Lights at Sea no reemplaza los sistemas de navegación profesionales. El ECDIS (Electronic Chart Display and Information System) ya integra toda esta información con mayor precisión. No es para barcos en ruta. Su impacto está en otro lado.

El proyecto demuestra algo que el ecosistema tech sigue subestimando: los datos públicos son una mina. Según el Lighthouse Directory, hay al menos 23.000 faros documentados en el mundo, con las costas noruegas como las de mayor densidad. Toda esa información estaba en OpenStreetMap, disponible para cualquier equipo con las ganas de usarla.

La decisión de Geodienst fue no construir nada desde cero. Ni base de datos propia, ni backend dedicado, ni sistema de autenticación. Solo encontraron los datos, construyeron la capa que nadie había construido y la publicaron. El mismo patrón que ShadowBroker usa para agregar 15 fuentes de inteligencia geoespacial en un solo dashboard: datos que existen, capa de presentación que faltaba.

Por qué importa: el moat no está en el dato

La viralidad de Lights at Sea no es aleatoria. Es el resultado de tres decisiones de producto que muchos equipos evitan porque parecen obvias:

Cero friction de onboarding.
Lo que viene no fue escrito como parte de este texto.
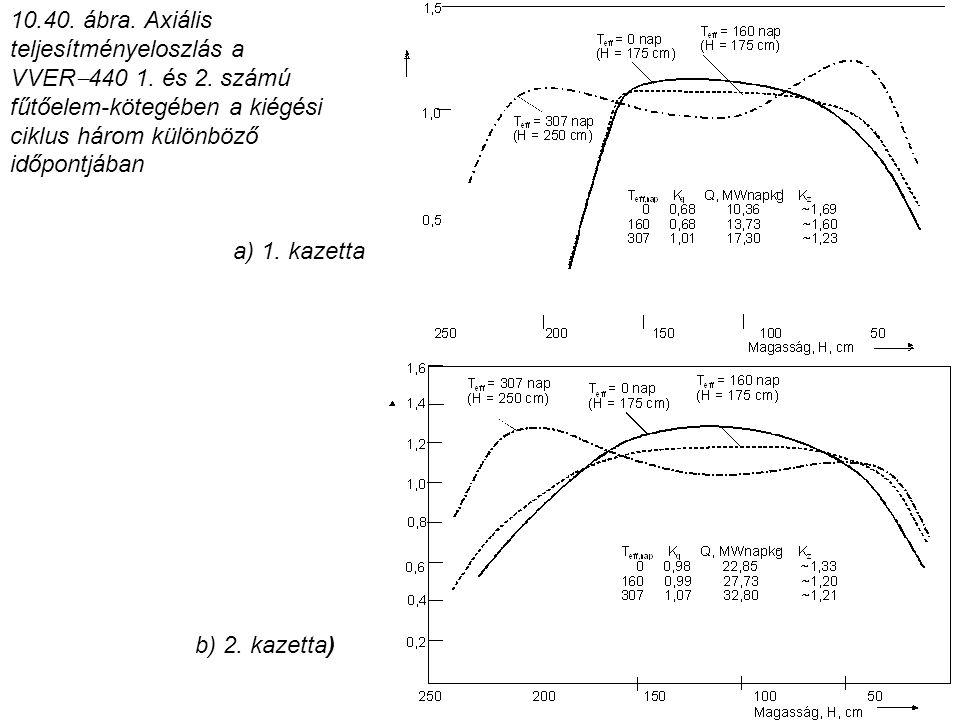 10.40. ábra. Axiális teljesítményeloszlás a VVER  440 1. és 2. számú fűtőelem-kötegében a kiégési ciklus három különböző időpontjában b) 2. kazetta)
No hay registro. No hay instalación. No hay configuración previa. El mapa carga y entrega valor en segundos. Cada paso de fricción que eliminas en el acceso inicial multiplica exponencialmente la probabilidad de que alguien lo comparta. Esta es la misma lección que el patrón UX del código postal primero en e-commerce: pregunta lo menos posible antes de mostrar valor.

Open source como distribución. Publicar el código en GitHub generó contribuciones externas, forks educativos y cobertura editorial sin un peso de inversión. La licencia abierta convirtió el proyecto en un punto de referencia para otros equipos que quieren aprender de visualización geoespacial. El debate GPL vs MIT sigue activo en 2026, pero para proyectos de uso educativo y sin modelo de negocio directo, la apertura total es invariablemente la decisión correcta.

El diferenciador está en la capa, no en los datos. OpenStreetMap tiene los faros. CARTO tiene la infraestructura de visualización. GitHub tiene el hosting. Geodienst aportó el criterio: qué datos importan, qué mostrar, cómo hacerlo comprensible para alguien que nunca navegó en su vida. Eso no se replica con dinero. Se replica con buen ojo de producto.

La automatización marítima también es parte del contexto: la mayoría de los faros activos en el Atlántico Norte ya operan sin presencia humana permanente, gestionados remotamente con sensores IoT y monitoreo central. Los faros físicos siguen siendo respaldo esencial ante fallos de GPS, lo que mantiene su relevancia operativa. Pero su gestión es cada vez más digital, y proyectos como Lights at Sea forman parte del ecosistema de herramientas que hacen ese conocimiento accesible.

Por qué esto importa si construyes productos digitales

La pregunta que Lights at Sea hace visible es simple pero incómoda: ¿cuánta información pública existe hoy que podría transformarse en algo útil con la capa correcta encima?

Registros de gobierno abierto, datos meteorológicos, infraestructura pública, estadísticas sanitarias, rutas de transporte, datos regulatorios: todo esto existe y es accesible en la mayoría de los países. Lo que escasea no es el dato, sino la decisión de tomarlo y construir algo que una persona sin formación técnica pueda usar en treinta segundos.

En ese sentido, el mapa de faros del Atlántico Norte no es una curiosidad visual. Es una lección de producto ejecutada con precisión: los datos abiertos son la materia prima, pero el moat real está en quién decide qué mostrar, cómo presentarlo y para quién. Eso es difícil de copiar. Y es lo que hace que un proyecto sin presupuesto ocupe los primeros puestos de Hacker News en 2026.

Lights at Sea está disponible en geodienst.github.io/lighthousemap.